In L1 and other rollups, transactions on the block explorer look something like:
[from: 0xUser, to: L1/L2SmartContract]
Using Aztec Connect, transactions on the block explorer look like:
[from: Aztec Connect, to: L1SmartContract]
Imagine Aztec as a walled city. All an outside observer can see is users entering and leaving Aztec via our bridge. Within the walls of the city, users can exchange assets with fully private transactions. Neither the network nor its participants can see the senders and recipients of transactions, nor their amounts. In addition, once inside the system, users can batch transactions and teleport back to L1 — to swap, stake for yield, lend funds, vote in DAOs, or buy NFTs
Source: Aztec docs
zk.money is an application built on top of Aztec that acts as both a shielding protocol and a portal to onboard users from Ethereum L1 into Aztec
Users wanting to interact with DeFi protocols inside Aztec or with Aztec Connect are required to register and deposit via zk.money. To register, users are required to make a unique “alias” with a 20-character, lowercase-only alphanumeric limit that acts as an internal username on top of your public key, making it easier to type and read for when users want to send assets to one another. Note that this alias is only for within Aztec and is not an ENS. After registering an alias, users are required to deposit a minimum of 0.01 ETH + gas fees
ETH deposited into zk.money will be shielded and become zkETH
Although initial registration deposits currently only support ETH, Aztec and zk.money supports both ETH and DAI. When the latter is deposited into Aztec, it becomes zkDAI
They used to support renBTC, although in their most recent community AMA, the team noted that this is no longer the case due to lower demand for the use of renBTC compared to ETH or DAI. As a result, they decided to no longer support renBTC to reduce any possible variables that could limit and endanger their transactions’ privacy sets
As long as users transact within Aztec’s rollup with addresses registered with zk.money, they will transact with zkETH and zkDAI
When zkETH or zkDAI is sent to addresses not registered with zk.money, the unregistered recipient will receive regular ETH or regular DAI on Ethereum L1
In the example above, 0x123 sends zkETH to 0x456 and the latter will receive zkETH since they’ve registered on zk.money
However, if 0x123 sends zkETH to 0xABC, the latter will receive regular ETH on Ethereum L1 since they have not registered on zk.money
Despite how 0x123 sent ETH to 0xABC, there is no evidence on the block explorer that any direct interaction happened between the two addresses other than the fact that both had interacted with the Aztec Connect smart contract at some point in time.

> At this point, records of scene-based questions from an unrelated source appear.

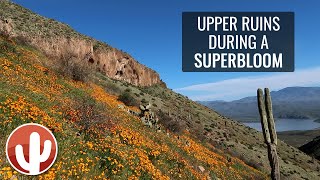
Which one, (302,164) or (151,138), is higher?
(151,138)

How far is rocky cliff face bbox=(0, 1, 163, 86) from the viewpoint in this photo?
41.4 meters

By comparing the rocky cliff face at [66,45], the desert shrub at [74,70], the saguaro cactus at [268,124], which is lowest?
the saguaro cactus at [268,124]

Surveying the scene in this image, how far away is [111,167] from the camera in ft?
37.4

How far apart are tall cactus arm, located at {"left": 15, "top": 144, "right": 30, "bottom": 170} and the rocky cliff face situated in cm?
2870

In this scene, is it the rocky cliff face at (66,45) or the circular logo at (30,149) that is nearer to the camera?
the circular logo at (30,149)

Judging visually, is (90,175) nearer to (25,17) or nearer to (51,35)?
(51,35)

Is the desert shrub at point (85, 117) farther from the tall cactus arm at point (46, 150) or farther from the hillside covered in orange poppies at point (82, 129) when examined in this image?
the tall cactus arm at point (46, 150)

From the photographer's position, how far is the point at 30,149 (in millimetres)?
6371

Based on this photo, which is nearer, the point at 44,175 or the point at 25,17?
the point at 44,175

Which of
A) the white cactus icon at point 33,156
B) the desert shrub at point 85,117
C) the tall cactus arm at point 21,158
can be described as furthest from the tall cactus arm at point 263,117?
the tall cactus arm at point 21,158

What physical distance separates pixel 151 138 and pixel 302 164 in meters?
42.6

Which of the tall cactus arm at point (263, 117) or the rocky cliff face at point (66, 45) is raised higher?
the rocky cliff face at point (66, 45)

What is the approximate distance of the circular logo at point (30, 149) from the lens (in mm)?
6406

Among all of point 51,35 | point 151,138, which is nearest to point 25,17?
point 51,35
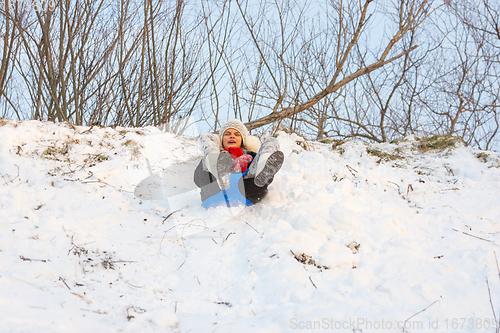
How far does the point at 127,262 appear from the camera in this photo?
1906mm

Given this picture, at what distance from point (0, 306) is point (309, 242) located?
5.52 ft

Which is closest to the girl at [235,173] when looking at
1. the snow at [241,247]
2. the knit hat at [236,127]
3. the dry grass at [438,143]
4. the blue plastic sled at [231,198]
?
the blue plastic sled at [231,198]

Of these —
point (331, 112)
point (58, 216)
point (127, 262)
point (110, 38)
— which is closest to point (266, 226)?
point (127, 262)

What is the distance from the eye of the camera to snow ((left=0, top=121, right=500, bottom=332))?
1361 millimetres

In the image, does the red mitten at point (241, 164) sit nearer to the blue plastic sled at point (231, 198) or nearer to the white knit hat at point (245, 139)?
the blue plastic sled at point (231, 198)

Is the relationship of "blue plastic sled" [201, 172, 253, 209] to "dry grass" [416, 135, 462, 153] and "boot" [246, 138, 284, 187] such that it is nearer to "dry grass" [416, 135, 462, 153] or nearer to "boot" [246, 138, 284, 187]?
"boot" [246, 138, 284, 187]

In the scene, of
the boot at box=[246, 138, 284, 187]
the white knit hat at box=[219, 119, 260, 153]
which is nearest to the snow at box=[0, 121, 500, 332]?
the boot at box=[246, 138, 284, 187]

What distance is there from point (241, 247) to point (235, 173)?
32.1 inches

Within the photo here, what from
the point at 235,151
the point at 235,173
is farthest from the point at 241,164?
the point at 235,151

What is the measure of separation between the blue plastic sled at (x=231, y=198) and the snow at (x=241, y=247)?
8 cm

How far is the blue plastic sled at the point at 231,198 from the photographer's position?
8.94 ft

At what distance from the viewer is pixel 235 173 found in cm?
281

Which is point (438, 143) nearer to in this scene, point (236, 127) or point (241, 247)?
point (236, 127)

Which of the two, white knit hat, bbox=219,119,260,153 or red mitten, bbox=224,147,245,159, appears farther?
white knit hat, bbox=219,119,260,153
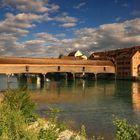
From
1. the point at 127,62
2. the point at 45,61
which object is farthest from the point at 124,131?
the point at 127,62

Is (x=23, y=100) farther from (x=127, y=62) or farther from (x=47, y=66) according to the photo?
(x=127, y=62)

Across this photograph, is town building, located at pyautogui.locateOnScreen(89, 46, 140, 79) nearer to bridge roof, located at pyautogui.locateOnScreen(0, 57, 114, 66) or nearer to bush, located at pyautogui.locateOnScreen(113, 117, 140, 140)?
bridge roof, located at pyautogui.locateOnScreen(0, 57, 114, 66)

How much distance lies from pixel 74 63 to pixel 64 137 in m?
75.9

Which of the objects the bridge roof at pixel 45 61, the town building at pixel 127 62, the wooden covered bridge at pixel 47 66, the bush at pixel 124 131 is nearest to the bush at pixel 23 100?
the bush at pixel 124 131

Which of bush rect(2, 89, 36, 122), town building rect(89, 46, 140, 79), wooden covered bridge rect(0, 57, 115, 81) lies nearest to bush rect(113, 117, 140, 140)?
bush rect(2, 89, 36, 122)

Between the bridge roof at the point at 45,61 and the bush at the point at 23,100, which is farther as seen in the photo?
the bridge roof at the point at 45,61

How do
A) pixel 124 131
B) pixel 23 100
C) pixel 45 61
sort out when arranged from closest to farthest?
pixel 124 131 < pixel 23 100 < pixel 45 61

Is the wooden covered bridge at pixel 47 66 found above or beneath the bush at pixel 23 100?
above

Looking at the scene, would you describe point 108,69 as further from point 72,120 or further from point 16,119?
point 16,119

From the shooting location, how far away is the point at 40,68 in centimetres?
8381

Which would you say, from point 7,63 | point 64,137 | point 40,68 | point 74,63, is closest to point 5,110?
point 64,137

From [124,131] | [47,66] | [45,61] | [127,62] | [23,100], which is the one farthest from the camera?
[127,62]

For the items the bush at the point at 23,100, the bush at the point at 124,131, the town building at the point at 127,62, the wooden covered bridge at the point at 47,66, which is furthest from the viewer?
the town building at the point at 127,62

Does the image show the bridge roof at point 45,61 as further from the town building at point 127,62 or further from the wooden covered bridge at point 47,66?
the town building at point 127,62
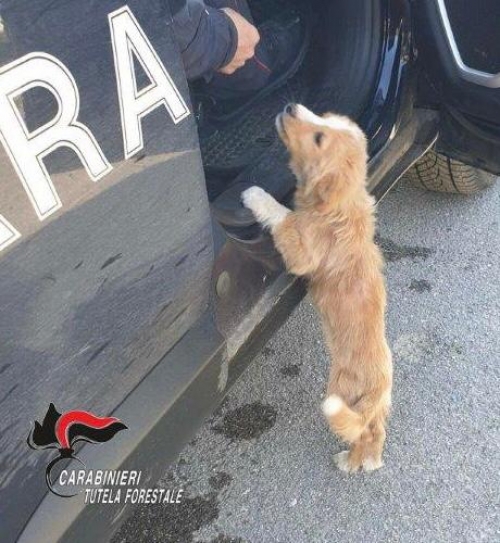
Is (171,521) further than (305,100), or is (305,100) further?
(305,100)

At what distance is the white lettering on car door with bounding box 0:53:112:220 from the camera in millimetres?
889

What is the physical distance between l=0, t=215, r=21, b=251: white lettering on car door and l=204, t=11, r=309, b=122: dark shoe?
5.49 feet

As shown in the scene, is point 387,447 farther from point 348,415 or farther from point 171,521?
point 171,521

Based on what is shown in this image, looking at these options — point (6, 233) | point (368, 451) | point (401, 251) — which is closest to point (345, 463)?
point (368, 451)

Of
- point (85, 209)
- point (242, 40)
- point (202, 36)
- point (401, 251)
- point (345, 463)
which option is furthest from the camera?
point (401, 251)

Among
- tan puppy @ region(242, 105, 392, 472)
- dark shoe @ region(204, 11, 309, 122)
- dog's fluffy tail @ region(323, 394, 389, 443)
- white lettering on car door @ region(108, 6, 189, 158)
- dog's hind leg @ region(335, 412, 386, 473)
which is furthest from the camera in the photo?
dark shoe @ region(204, 11, 309, 122)

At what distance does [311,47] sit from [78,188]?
1.95 m

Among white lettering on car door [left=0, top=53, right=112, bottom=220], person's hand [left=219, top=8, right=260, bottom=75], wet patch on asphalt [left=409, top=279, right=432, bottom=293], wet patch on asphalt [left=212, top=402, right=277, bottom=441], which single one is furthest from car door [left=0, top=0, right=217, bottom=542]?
wet patch on asphalt [left=409, top=279, right=432, bottom=293]

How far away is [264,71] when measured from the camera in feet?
8.31

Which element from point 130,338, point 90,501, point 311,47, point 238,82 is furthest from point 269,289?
point 311,47

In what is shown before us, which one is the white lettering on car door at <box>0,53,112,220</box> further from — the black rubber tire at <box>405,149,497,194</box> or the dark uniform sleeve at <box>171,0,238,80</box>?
the black rubber tire at <box>405,149,497,194</box>

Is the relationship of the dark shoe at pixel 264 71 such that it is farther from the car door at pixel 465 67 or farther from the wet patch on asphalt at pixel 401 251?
the wet patch on asphalt at pixel 401 251

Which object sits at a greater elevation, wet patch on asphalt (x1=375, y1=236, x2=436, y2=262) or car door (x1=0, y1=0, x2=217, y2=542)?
car door (x1=0, y1=0, x2=217, y2=542)

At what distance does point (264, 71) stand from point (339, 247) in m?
1.01
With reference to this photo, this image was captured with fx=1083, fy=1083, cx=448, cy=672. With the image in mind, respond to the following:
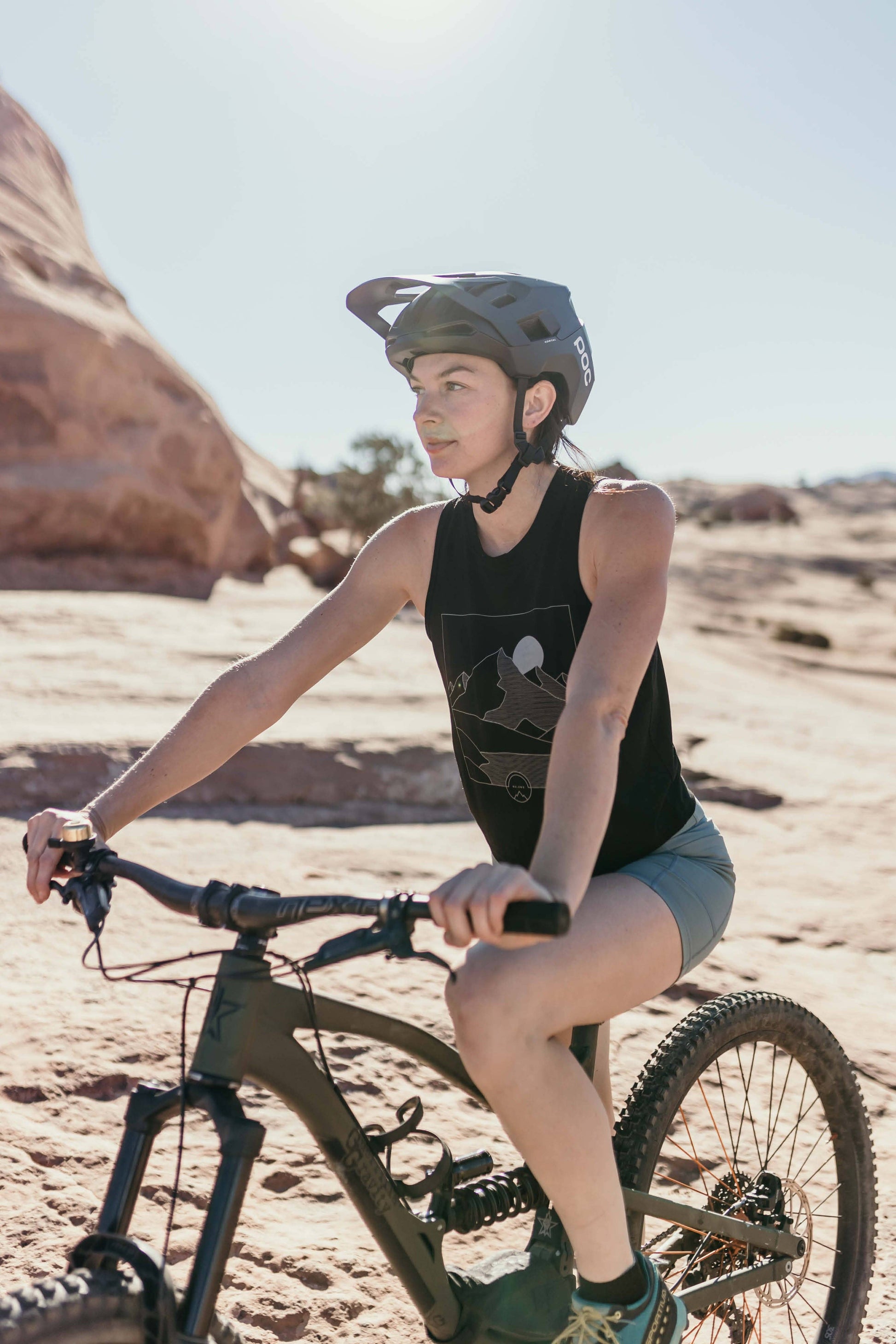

An in-depth guide on how to set up zk.money can be found here:
Currently, DeFi protocols Element Finance and Lido are available to use with Aztec: Connect, the former with zkDAI and the latter through Curve with zkETH. Support for protocols such as AAVE, Compound and Liquity are to arrive soon, and in their most recent community AMA, the Aztec team confirmed that supporting a DEX for Aztec Connect is currently one of their top priorities.
Privacy is under-appreciated. Most won’t care until it’s too late or until they’ve experienced the effects of a lack of privacy themselves.
With the use of UltraPlonk for scalability, Ethereum as a settlement layer for decentralization, a composable private bridge that makes the fractured liquidity argument less of a problem with more and more protocols being integrated and an architectural emphasis on infrastructural privacy, Aztec is shaping up nicely to becoming the scalable, opt-in privacy layer for Ethereum.